Nightline’s New York Future: One POV

By Brian 

Last week I asked, is this anonymous tipster serious?: “I hear Terry Moran, Cynthia McFadden, and Martin Bashir will be the hosts of the new ‘Nightline.'” Now a thoughtful insider says yes, in a detailed note:

 “Your anonymous tipster about Nightline is correct about everything except Bashir’s role, which isn’t yet settled. At the moment, McFadden and Moran do appear to be the front runners, but this has been a moving target for some time. ABC News’s leadership is famously short-attention spanned, susceptible to falling for the “flavors of the month,” and transperantly insecure about its own judgements.

But the important fact is that James Goldston isn’t moving to DC. The key to this puzzle is 47 W. 66th Street — ABC HQ in NY. Terry Moran has already been commuting regularly there from DC every week for years to anchor the Saturday edition of weekend news following Carole Simpson’s ouster. I may be wrong, but I think for a time he even kept his family in NY while still covering the WH in DC. And McFadden — who is a talented oddball — is already based in NY.

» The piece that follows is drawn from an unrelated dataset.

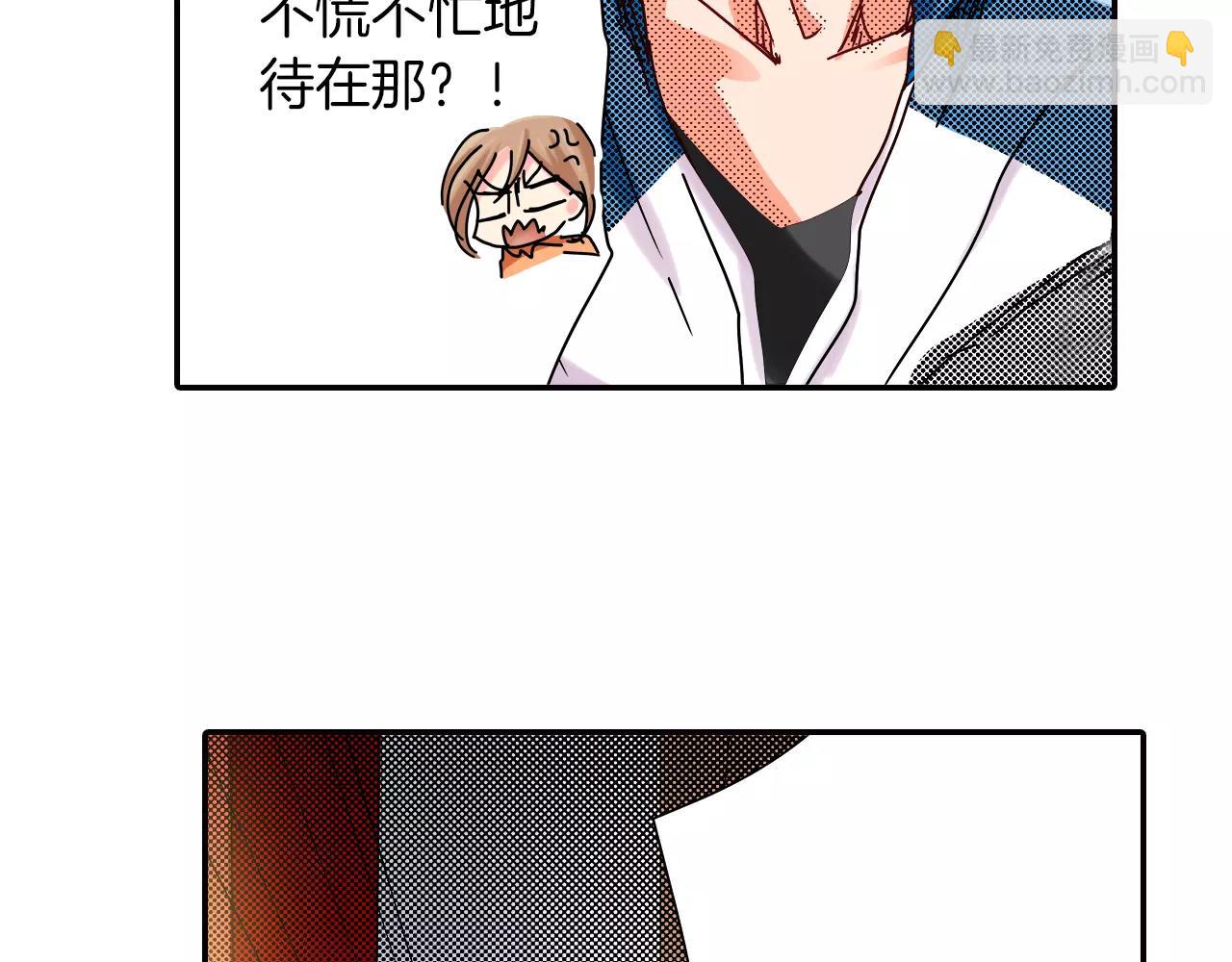 第13话 保持沉默12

NY is the key to this story. After decades of getting dissed by the Nightline clique in DC, particularly from the rather clumsy and self-righteously hardheaded former EP Leroy Sievers, the DC staff will no longer have Ted to protect them from the consequences. David Westin, Paul Mason and the rest are not going to allow another DC clique to form. Every sign is that this show will be based in NY eventually, decimating the somewhat bloated Washington bureau, which will now only have the ratings-challenged weekly This Week to broadcast from the studios in the basement. In some ways this is poetic justice. As a staffer, I saw on numerous occasions Leroy and Tom (Bettag) and Ted essentially telling NY to go fly a kite, even when it was Rick Kaplan (then a seniror VP in charge of Nightline) who was asking for improvements. Ted doesn’t respect Westin, who he views as a phony and a slick lawyer, and that attitude was amplified most dramatically by Sievers. While Ted was the boss, they could get away with it. Now he’s leaving, and they won’t anymore.

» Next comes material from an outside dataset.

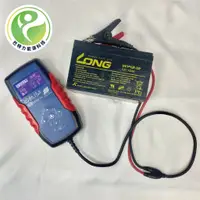 在飛比找蝦皮購物優惠-汽車電瓶測試器 VAT-630 V2.9版 VAT630 具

It is too bad because for all of its faults, for all of its anachronistic sensibilities, Nightline truly is a fantastic show, and has some very bright folks who toil to bring the audience content they wouldn’t get anywhere else, not even on 60 Miinutes. Call me a digruntled employee, if you want, and maybe I am, but I feel that this wouldn’t have had to happen had Ted and Leroy and, to a degree, Tom, not snubbed NY as frequently as they did. NY may be stupid and phony and not as journalistically “authentic” as Ted and Leroy styled themselves, but NY is still the boss — it is still the connection to the larger Disney empire with its need for better ratings and a better bottom line. You can’t just keep dissing it the way they did. It was, in retrospect, irresponsible for the program’s leadership to have done so, particularly given their endless statements of support of the lowly staff. I don’t know that NY has the answer, but now we won’t have a choice but to find out.”